▶ [Texto de leitura]:
INTRODUÇÃO
Antes de adentrar no âmago do conteúdo sobre a funcionalidade do princípio da boa-fé objetiva nas relações jurídicas contratuais, é imprescindível trazer à baila a compreensão dos atos negociais a partir da perspectiva civil-constitucional, não obstante alguns juristas ainda adotem a concepção tradicionalista na análise dos negócios jurídicos.
DESENVOLVIMENTO
O fenômeno jurídico da Constitucionalização do Direito Civil impõe a necessidade de se revisitar as categorias jurídicas civilistas a partir dos fundamentos principiológicos constitucionais. Na visão do doutrinador Cristiano Chaves de Farias o negócio jurídico pode ser compreendido como: “o acordo de vontades, que surge da participação humana e projeta efeitos desejados e criados por ela” (2007, p. 426). Relativamente ao contrato, que é um negócio jurídico por excelência, Nelson Nery Júnior define como “o acordo de vontades (negócio jurídico bilateral) de duas ou mais partes, com pretensões antagônicas, para constituir, regular ou extinguir entre si uma relação jurídica patrimonial (2002, p. 53)”. Numa perspectiva civil-constitucional os atos negociais devem ser celebrados em sintonia com os princípios: da função social dos contratos (art. 422 c.c), o da dignidade da pessoa humana (art. 1º, III, CF) e impreterivelmente com o da boa-fé objetiva (art. 113 da lei civil). Não há outra forma de entender o Direito Civil da pós-modernidade a não ser fazendo a releitura de todos os seus institutos jurídicos à luz da legalidade constitucional.
Na visão do civilista Gustavo Tepedino, citado na Obra de Cristiano Chaves de Farias, sintetiza que:
A leitura da cláusula geral da boa-fé objetiva a partir dos princípios constitucionais informadores da atividade econômica privada permiti desvendar o verdadeiro sentido transformador do preceito da teoria da interpretação dos negócios jurídicos, deixando antever a importância da clausula como fonte precípua de interpretação negocial (Tepedino apud chaves de farias, 2007, p. 434).
Na esteira desse entendimento, o civilista Cristiano Chaves de Farias proclama que:
De fato, o dever de interpretar todo e qualquer negócio conforme a boa-fé objetiva encontra-se, sem dúvida, informado pelos princípios constitucionais fundamentais para a atividade privada - a dignidade da pessoa humana (art. 1, III), o valor social da livre iniciativa privada (art. 1º, IV), a solidariedade social (art. 3º, I), e a igualdade substancial (arts. 3º, III, e 5º). (2007, p. 434).

▶ [Atividades]:
1. Segundo o texto sobre a boa-fé objetiva, em qual artigo da Constituição Federal está o princípio da dignidade da pessoa humana?
2. Prossiga o texto sobre a boa-fé objetiva, começando logo após a última citação.

▶ [Dados fornecidos]:
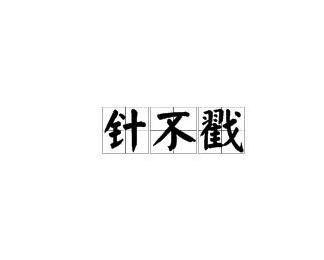 针不戳是什么意思,针不戳是什么意思？网络流行语的起源与用法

▶ [Respostas por tarefa]:
1. No art. 1º, III, da Constituição Federal.

2.
No mesmo diapasão o jurista Nelson Nery Junior proclama que:
Princípios da probidade e da boa-fé. O novo sistema jurídico de Direito Privado impõe às partes que resguardem, tanto na conclusão quanto na execução do contrato, os princípios da probidade e da boa-fé (CC 422). Igualmente, nas disposições finais e transitórias, prescreve que nenhuma convenção prevalecerá se contrariar preceito de ordens publicas, tais como os estabelecimentos pelo CC para o resguardo da função social da propriedade e da função social dos contratos (CC 2035 par. ún.). Ao interprete, por sua vez, incumbe a exegese do negocio jurídico em consonância com a principiologia do sistema. (2002, p. 61).
A jurisprudência tem aplicado o princípio da boa-fé objetiva como cânone interpretativo dos negócios jurídicos, consoante transcrição abaixo:
Boa-fé. Contrato. O princípio da boa-fé impõe deveres anexos, de acordo com a natureza do negócio e a finalidade pretendida pelas partes.
Entre eles encontra-se a obrigação da vendedora de pequena loja de vestuário não cancelar pedidos já feito, com o que inviabilizaria o negócio e frustraria a justa expectativa do comprador (TJ/RS, Ac. 589073956, 5ª Câm. Civ. , rel. Dês. Ruy Rosado de Aguiar Jr. , j. 19.12.89 , in Ajuris 50:207)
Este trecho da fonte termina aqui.